[Records to use]
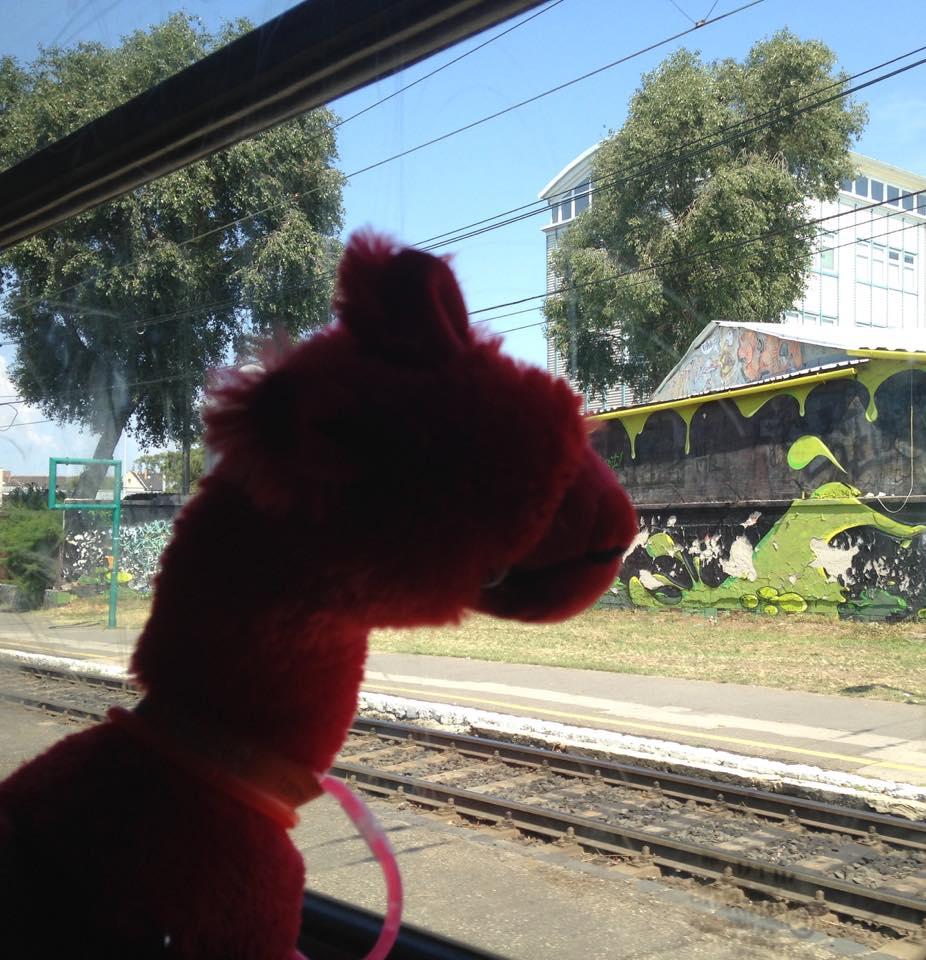 alpaca in train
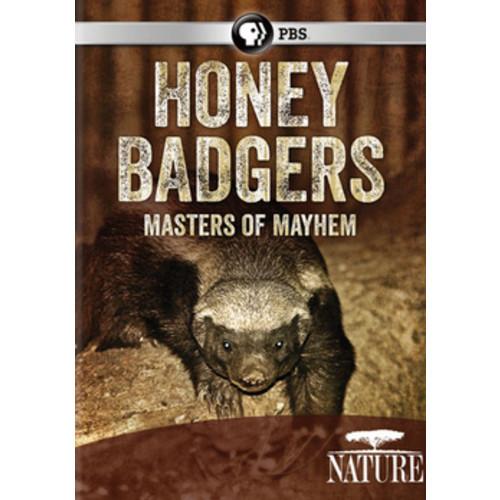 Nature: Honey Badgers - Masters of Mayhem (DVD)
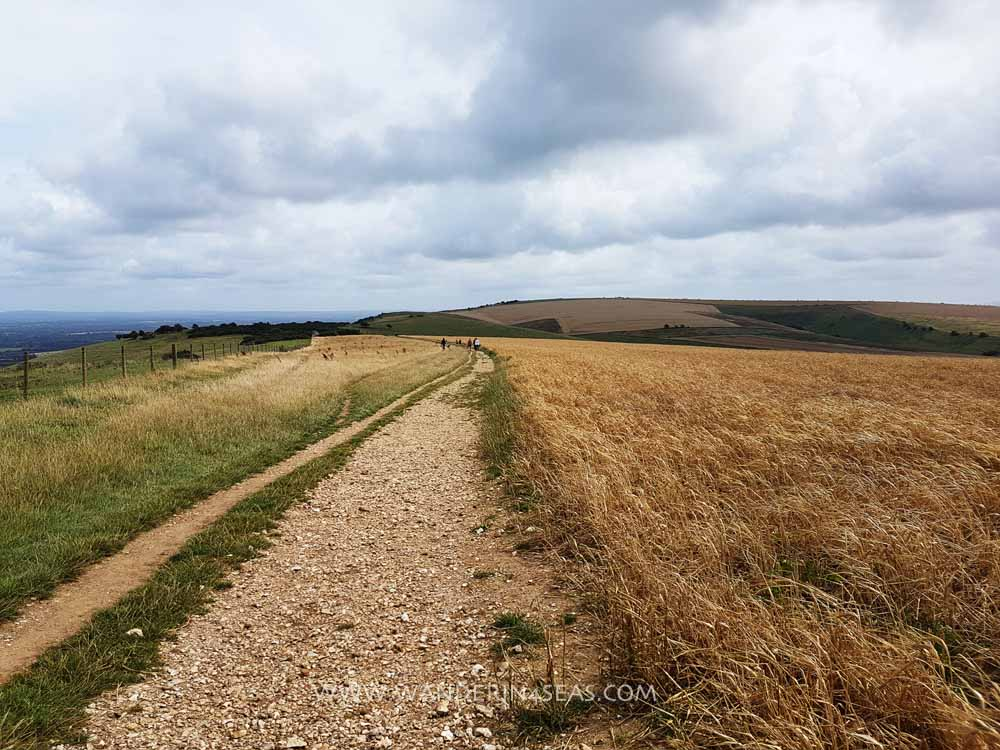 Wide and well maintained path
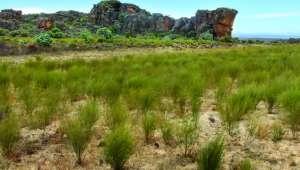 Afrique du sud - Le rooibos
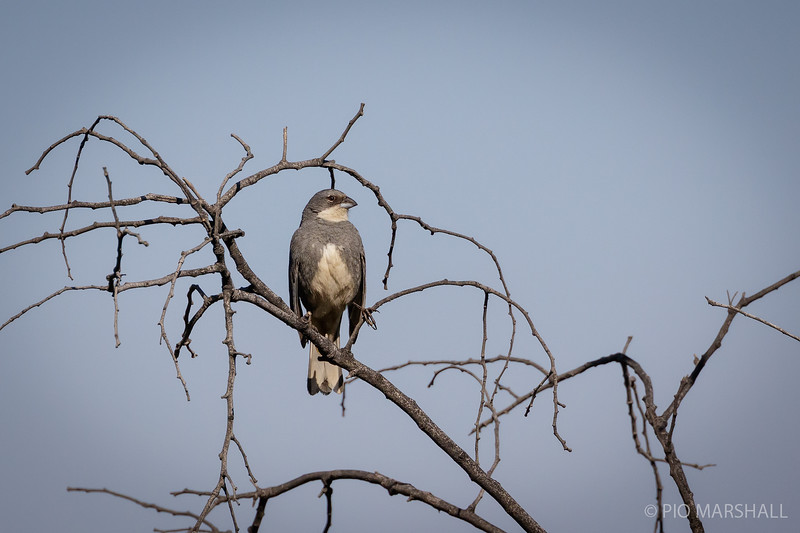 Diuca común   Diuca diuca   Common Diuca-Finch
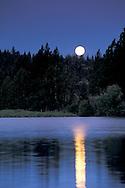 Moonset at dawn over forest trees at Manzanita Lake, Lassen Volcanic National Park, California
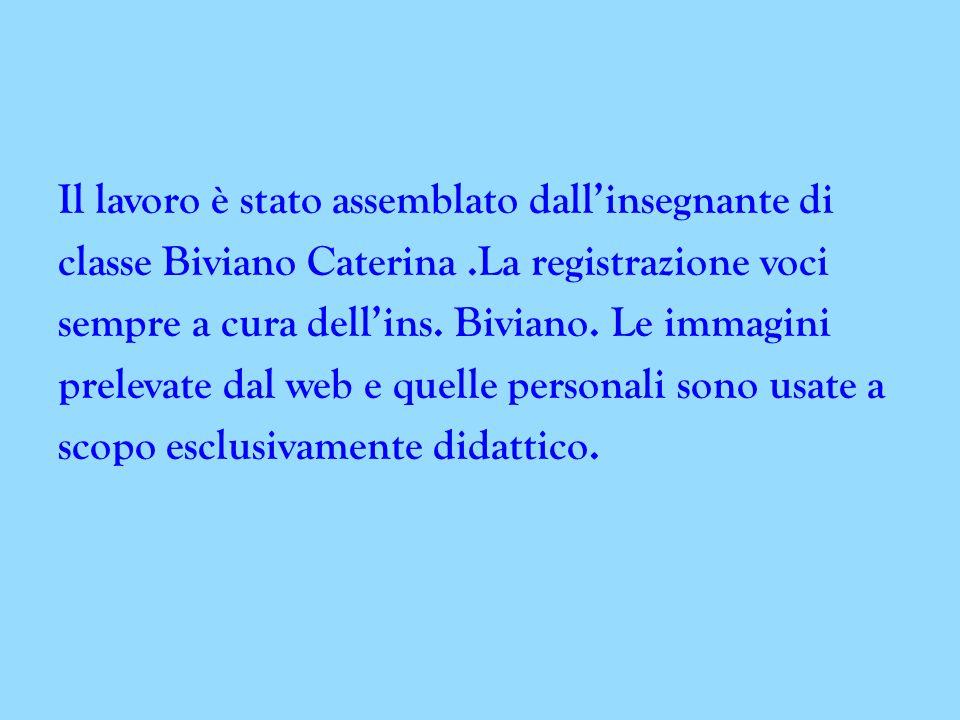 Il lavoro è stato assemblato dall'insegnante di classe Biviano Caterina .La registrazione voci sempre a cura dell'ins.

[What you are asked to do] Pictures aside, the material must be written out word for word.

[Output for this exercise]
 alpaca in train
 Nature: Honey Badgers - Masters of Mayhem (DVD)
 Wide and well maintained path
 Afrique du sud - Le rooibos
 Diuca común   Diuca diuca   Common Diuca-Finch
 Moonset at dawn over forest trees at Manzanita Lake, Lassen Volcanic National Park, California
 Il lavoro è stato assemblato dall'insegnante di classe Biviano Caterina .La registrazione voci sempre a cura dell'ins.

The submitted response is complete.